-- Start of Data to use --

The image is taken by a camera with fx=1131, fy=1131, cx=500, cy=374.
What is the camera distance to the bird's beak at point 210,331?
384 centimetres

-- End of Data to use --
-- Start of Data to use --

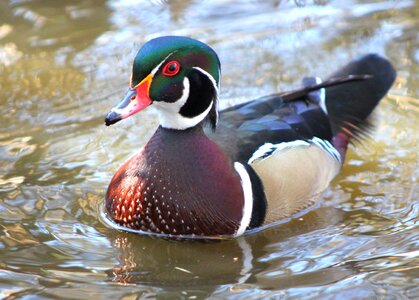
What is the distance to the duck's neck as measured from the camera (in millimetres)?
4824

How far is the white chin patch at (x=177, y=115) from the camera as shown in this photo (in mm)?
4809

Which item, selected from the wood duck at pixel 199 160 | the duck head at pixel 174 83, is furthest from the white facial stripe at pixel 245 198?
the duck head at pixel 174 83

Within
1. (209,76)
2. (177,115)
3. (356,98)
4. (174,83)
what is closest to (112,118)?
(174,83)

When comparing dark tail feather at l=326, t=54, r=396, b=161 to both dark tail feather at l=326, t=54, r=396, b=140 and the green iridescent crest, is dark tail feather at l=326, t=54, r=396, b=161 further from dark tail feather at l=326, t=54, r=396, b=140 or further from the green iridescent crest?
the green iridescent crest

-- End of Data to use --

• Problem details: Rewrite the record lines above as a numbered list, starting at the line that contains "The image is" and ending at the line that contains "384 centimetres", with both of those lines included and any blank lines omitted.

• Answer to this task:
1. The image is taken by a camera with fx=1131, fy=1131, cx=500, cy=374.
2. What is the camera distance to the bird's beak at point 210,331?
3. 384 centimetres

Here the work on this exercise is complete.